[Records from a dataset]
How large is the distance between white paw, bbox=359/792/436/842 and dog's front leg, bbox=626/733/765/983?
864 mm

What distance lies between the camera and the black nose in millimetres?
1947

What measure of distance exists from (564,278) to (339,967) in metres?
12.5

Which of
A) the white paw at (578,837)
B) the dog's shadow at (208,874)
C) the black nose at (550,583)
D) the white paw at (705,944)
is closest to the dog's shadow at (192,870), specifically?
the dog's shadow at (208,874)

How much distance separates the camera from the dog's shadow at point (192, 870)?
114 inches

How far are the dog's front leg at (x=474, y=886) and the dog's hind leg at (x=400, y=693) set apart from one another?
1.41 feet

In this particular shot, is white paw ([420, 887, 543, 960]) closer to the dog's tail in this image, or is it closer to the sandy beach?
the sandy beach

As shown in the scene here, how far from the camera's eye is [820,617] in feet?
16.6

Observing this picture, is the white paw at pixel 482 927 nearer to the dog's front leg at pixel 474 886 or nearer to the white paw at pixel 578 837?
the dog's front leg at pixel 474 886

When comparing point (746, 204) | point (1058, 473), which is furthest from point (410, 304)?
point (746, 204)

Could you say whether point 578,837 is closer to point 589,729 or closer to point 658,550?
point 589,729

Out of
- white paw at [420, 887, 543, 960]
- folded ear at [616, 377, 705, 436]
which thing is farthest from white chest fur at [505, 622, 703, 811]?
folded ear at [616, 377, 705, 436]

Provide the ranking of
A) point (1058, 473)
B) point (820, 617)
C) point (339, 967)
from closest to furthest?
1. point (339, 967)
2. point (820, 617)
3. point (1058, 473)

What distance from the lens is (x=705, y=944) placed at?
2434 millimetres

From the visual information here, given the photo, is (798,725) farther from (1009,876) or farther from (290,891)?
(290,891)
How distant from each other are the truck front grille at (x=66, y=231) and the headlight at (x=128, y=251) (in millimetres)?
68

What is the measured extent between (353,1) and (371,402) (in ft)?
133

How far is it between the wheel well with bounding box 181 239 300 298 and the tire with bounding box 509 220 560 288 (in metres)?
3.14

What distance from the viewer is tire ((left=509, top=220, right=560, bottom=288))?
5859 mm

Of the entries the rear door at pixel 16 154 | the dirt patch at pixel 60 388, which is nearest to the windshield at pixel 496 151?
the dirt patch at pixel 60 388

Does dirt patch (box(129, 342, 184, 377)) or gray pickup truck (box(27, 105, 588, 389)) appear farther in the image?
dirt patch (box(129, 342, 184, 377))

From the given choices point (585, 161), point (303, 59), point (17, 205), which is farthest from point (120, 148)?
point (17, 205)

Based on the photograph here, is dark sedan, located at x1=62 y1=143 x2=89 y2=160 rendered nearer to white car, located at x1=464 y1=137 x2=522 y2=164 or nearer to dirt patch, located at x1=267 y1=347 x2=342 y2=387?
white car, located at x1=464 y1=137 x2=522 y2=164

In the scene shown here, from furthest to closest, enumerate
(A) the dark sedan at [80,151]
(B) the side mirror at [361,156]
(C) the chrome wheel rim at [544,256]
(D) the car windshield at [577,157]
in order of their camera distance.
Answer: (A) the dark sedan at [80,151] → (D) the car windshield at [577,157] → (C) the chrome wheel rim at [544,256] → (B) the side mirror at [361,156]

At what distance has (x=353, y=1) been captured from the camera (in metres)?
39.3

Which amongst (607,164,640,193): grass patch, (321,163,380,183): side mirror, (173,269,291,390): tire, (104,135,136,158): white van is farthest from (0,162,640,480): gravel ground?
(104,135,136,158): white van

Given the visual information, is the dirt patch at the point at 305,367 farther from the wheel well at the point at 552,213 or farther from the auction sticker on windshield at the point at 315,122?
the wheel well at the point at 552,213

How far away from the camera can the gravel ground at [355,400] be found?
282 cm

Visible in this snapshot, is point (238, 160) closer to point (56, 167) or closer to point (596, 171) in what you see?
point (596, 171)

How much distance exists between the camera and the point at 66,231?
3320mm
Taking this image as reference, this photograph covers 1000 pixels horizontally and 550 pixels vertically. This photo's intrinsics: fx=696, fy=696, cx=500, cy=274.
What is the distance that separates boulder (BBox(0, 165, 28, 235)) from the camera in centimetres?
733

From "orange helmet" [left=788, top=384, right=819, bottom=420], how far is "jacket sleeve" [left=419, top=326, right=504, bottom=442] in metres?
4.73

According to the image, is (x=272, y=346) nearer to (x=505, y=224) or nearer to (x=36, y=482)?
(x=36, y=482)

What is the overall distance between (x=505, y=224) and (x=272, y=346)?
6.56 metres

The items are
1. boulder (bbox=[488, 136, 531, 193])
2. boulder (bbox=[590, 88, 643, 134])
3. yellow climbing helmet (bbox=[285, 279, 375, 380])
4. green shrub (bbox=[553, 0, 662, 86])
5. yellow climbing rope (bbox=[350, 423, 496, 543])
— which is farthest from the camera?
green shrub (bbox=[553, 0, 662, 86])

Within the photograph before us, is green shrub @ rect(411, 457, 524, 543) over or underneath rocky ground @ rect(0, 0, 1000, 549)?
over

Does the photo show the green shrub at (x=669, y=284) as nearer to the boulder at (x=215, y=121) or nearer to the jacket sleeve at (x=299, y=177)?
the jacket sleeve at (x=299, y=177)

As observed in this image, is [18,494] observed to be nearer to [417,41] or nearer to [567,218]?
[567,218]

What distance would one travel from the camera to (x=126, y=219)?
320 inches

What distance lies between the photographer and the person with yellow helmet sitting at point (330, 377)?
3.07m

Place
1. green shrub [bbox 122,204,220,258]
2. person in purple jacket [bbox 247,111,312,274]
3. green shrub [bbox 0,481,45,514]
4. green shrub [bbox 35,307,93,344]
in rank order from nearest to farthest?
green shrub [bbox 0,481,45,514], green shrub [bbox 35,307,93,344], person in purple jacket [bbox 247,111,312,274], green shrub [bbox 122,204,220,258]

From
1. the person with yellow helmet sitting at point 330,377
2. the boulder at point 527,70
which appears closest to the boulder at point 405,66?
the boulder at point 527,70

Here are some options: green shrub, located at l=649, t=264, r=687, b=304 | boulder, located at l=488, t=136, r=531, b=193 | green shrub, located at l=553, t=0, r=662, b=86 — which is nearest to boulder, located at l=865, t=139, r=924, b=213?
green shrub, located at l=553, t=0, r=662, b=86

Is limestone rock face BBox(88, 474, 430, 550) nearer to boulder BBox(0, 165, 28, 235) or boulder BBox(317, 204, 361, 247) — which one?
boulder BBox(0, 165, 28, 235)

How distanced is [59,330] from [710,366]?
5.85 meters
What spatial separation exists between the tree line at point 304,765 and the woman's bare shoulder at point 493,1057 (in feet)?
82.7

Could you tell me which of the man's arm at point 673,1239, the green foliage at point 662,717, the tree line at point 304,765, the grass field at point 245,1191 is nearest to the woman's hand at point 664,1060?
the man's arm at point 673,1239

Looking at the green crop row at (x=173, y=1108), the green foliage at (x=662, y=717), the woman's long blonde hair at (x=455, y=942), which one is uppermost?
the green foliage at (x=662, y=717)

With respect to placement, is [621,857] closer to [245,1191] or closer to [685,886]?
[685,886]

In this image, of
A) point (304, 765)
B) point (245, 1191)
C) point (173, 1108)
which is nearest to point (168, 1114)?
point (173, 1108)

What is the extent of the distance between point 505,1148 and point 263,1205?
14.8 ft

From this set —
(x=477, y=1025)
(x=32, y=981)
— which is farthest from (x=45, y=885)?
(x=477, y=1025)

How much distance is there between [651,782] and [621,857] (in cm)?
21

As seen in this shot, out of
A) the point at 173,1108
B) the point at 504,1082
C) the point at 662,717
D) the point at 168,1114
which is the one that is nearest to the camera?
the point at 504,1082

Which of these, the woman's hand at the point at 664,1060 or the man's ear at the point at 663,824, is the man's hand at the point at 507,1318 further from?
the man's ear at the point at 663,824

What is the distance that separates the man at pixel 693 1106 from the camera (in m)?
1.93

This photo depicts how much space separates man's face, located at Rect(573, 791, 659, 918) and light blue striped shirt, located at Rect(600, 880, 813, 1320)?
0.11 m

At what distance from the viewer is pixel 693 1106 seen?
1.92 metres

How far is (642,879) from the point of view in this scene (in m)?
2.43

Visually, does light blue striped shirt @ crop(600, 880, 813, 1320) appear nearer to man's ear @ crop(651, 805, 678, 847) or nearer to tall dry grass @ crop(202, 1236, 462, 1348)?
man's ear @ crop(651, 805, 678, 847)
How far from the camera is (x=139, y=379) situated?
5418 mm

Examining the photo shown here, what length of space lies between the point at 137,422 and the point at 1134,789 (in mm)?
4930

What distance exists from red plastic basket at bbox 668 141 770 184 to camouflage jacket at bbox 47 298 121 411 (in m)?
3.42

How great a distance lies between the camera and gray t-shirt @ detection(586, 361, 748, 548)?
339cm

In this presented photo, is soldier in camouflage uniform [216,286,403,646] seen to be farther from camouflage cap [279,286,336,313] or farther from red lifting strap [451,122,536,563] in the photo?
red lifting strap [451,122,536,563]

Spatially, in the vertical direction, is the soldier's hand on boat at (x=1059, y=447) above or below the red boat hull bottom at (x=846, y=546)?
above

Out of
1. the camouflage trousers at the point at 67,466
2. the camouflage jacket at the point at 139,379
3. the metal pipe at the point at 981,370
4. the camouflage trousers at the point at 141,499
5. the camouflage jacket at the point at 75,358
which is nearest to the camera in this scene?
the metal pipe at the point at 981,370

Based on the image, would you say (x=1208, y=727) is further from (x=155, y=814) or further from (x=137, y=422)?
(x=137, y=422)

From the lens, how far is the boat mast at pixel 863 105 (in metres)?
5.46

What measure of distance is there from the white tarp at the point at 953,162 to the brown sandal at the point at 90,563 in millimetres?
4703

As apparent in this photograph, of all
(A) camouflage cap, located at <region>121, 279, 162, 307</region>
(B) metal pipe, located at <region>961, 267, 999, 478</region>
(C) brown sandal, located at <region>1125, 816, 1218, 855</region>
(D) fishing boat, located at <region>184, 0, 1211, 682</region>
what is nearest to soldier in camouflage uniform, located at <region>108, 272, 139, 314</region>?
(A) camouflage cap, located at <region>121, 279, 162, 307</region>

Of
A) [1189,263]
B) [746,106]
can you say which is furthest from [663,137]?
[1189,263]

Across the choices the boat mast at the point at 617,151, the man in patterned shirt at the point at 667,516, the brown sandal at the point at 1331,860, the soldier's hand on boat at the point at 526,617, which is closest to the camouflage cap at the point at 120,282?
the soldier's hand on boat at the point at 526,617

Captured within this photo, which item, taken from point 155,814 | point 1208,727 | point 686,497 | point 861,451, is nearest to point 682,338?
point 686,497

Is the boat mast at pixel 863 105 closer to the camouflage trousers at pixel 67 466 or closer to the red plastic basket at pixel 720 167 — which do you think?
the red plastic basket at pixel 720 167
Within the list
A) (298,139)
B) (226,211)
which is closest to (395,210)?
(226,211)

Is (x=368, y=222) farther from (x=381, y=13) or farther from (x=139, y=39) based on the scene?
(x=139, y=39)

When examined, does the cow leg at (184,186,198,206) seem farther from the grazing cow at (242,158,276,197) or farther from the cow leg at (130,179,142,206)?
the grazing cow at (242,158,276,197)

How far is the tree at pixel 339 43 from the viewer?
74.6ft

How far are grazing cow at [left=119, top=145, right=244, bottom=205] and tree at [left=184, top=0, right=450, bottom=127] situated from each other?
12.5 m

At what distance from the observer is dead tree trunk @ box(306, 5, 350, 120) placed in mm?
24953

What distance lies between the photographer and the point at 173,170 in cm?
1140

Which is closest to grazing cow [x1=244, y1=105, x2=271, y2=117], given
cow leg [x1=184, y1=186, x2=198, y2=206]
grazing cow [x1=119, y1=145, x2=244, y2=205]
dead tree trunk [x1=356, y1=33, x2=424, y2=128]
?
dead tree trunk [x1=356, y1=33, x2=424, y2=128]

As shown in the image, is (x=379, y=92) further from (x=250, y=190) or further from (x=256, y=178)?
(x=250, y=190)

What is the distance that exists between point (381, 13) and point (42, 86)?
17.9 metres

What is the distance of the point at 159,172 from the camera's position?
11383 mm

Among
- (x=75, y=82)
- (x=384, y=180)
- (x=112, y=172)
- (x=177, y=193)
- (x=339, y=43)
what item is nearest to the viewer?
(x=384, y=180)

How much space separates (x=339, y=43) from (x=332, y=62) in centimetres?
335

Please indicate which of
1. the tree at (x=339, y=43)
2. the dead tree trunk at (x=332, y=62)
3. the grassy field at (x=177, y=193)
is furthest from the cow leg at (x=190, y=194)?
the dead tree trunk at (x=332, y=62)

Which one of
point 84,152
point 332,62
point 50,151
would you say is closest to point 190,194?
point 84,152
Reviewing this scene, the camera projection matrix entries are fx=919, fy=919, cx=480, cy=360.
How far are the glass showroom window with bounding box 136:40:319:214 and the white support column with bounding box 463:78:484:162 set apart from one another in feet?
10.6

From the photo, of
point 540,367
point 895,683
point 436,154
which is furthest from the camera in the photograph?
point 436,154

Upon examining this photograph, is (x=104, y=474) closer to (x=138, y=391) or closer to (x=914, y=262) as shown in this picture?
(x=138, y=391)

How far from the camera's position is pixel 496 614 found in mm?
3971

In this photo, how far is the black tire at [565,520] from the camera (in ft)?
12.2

__EXERCISE GOAL__: Please retype everything in the listing from the line containing "At what distance has" down to the line containing "6.56 metres", both included, without changing anything.

__PROBLEM SOLUTION__:
At what distance has (x=353, y=1) been captured from the camera (in metres)?
39.3

Which amongst (607,164,640,193): grass patch, (321,163,380,183): side mirror, (173,269,291,390): tire, (104,135,136,158): white van is farthest from (0,162,640,480): gravel ground?
(104,135,136,158): white van

Given the visual information, is the dirt patch at the point at 305,367 farther from the wheel well at the point at 552,213 or farther from the auction sticker on windshield at the point at 315,122?
the wheel well at the point at 552,213

How far away from the camera can the gravel ground at [355,400] be found?
282 cm

Visible in this snapshot, is point (238, 160) closer to point (56, 167) or closer to point (596, 171) in what you see?
point (596, 171)

How much distance exists between the camera and the point at 66,231?
3320mm
Taking this image as reference, this photograph covers 1000 pixels horizontally and 550 pixels vertically. This photo's intrinsics: fx=696, fy=696, cx=500, cy=274.
What is the distance that separates boulder (BBox(0, 165, 28, 235)) from the camera in centimetres?
733

From "orange helmet" [left=788, top=384, right=819, bottom=420], how far is "jacket sleeve" [left=419, top=326, right=504, bottom=442] in metres?
4.73

According to the image, is (x=272, y=346) nearer to (x=505, y=224) or nearer to (x=36, y=482)?
(x=36, y=482)

What is the overall distance between (x=505, y=224) and (x=272, y=346)?
6.56 metres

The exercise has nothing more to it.